Phosphorylation of G-protein α-subunits in intact adipose cells: evidence against a mediating role in insulin-dependent metabolic effects

Abstract The phosphorylation of G-protein α-subunits was studied in plasma membranes prepared from isolated, intact adipocytes equilibrated with [ 32 P]phosphate and subsequently incubated in the presence or absence of insulin. In iodinated or unlabeled plasma membranes, antiserum generated against a peptide corresponding to a region common to G-protein α-subunits immunoprecipitated two major proteins of 45 and 40 kDa, which were identified as G s and G i α-subunit, respectively, by comparison with [ 32 P]ADP-ribosylated G-proteins. In membranes prepared from cells equilibrated with [ 32 P]phosphate, the antiserum precipitated a 45 kDa phosphoprotein. Pre-immune serum failed to immunoprecipitate the phosphoprotein.

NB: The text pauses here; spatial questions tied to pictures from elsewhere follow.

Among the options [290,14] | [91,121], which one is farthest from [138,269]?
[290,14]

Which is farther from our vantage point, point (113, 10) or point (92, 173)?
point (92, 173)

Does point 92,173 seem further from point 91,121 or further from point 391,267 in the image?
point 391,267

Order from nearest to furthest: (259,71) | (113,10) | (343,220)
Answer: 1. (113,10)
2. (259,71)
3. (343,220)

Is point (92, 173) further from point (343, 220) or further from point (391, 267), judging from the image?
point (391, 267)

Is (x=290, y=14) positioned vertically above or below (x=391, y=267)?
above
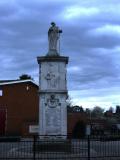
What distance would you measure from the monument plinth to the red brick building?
1357 inches

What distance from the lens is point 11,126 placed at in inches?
2441

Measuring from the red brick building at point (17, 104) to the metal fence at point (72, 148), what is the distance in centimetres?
3902

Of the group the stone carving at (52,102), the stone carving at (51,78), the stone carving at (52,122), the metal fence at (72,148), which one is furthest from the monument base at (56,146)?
the stone carving at (51,78)

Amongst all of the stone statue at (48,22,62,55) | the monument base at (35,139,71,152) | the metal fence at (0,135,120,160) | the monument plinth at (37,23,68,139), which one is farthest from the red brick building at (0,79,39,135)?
the metal fence at (0,135,120,160)

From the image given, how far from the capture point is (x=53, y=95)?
26766mm

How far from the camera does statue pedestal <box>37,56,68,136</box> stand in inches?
1048

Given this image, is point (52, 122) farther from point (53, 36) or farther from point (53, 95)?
point (53, 36)

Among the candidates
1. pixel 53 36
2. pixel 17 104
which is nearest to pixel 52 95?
pixel 53 36

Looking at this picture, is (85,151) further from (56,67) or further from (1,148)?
(56,67)

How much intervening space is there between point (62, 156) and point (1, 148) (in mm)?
2689

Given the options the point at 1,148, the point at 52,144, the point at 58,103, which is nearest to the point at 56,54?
the point at 58,103

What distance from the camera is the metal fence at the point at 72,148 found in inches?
801

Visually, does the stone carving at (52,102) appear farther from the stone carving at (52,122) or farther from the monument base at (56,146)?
the monument base at (56,146)

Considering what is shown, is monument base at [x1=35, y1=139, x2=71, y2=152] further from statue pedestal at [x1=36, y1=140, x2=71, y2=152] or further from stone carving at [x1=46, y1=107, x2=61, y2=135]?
stone carving at [x1=46, y1=107, x2=61, y2=135]
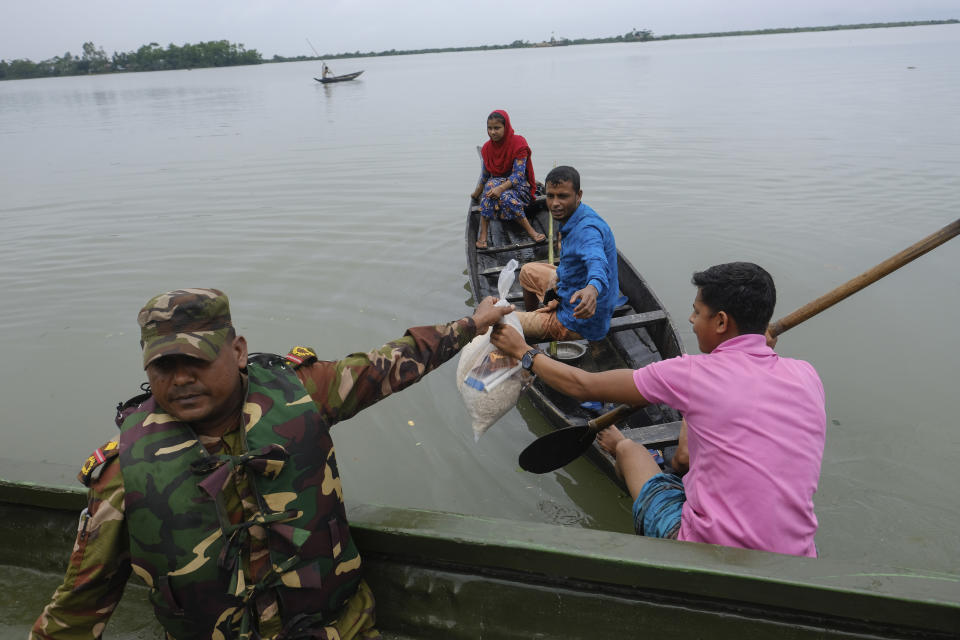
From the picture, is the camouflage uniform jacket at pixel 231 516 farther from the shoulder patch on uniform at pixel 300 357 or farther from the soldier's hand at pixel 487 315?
the soldier's hand at pixel 487 315

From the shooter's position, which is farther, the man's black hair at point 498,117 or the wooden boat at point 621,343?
the man's black hair at point 498,117

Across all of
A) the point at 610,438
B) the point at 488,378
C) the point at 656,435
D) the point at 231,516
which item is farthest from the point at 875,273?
the point at 231,516

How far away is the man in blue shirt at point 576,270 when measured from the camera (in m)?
3.85

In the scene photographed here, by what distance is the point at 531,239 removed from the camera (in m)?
7.55

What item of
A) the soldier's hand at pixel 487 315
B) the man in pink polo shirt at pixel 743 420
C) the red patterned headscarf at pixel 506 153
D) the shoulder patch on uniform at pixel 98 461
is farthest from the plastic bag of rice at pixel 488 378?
the red patterned headscarf at pixel 506 153

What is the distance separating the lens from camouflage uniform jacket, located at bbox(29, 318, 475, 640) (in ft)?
5.01

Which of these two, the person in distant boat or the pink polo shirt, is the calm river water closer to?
the pink polo shirt

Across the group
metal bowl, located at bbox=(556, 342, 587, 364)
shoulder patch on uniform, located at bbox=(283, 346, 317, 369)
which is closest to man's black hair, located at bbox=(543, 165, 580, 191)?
metal bowl, located at bbox=(556, 342, 587, 364)

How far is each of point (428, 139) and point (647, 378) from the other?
1526 centimetres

Insulin stimulated [ 32 P]phosphate incorporation into the 45 kDa protein approximately 2-fold. Control experiments suggested that the 45 kDa phosphoprotein was not identical with G α s , since (1) the peptide used to raise the antiserum failed to inhibit significantly immunoprecipitation of the 45 kDa phosphoprotein with the antiserum, (2) in contrast to the G s α-subunit, the phosphorprotein was readily removed from the immunocomplex by washing with sodium dodecyl sulfate (SDS), and (3) the subcellular localization of the phosphoprotein differed considerably from that of the G s α-subunit. No phosphate was detected in immunoprecipitates from either basal or insulin-treated cells after the 45 kDa phosphoprotein had been removed. These data argue against a mediating role of phosphorylated G-protein α-subunits in the action of insulin.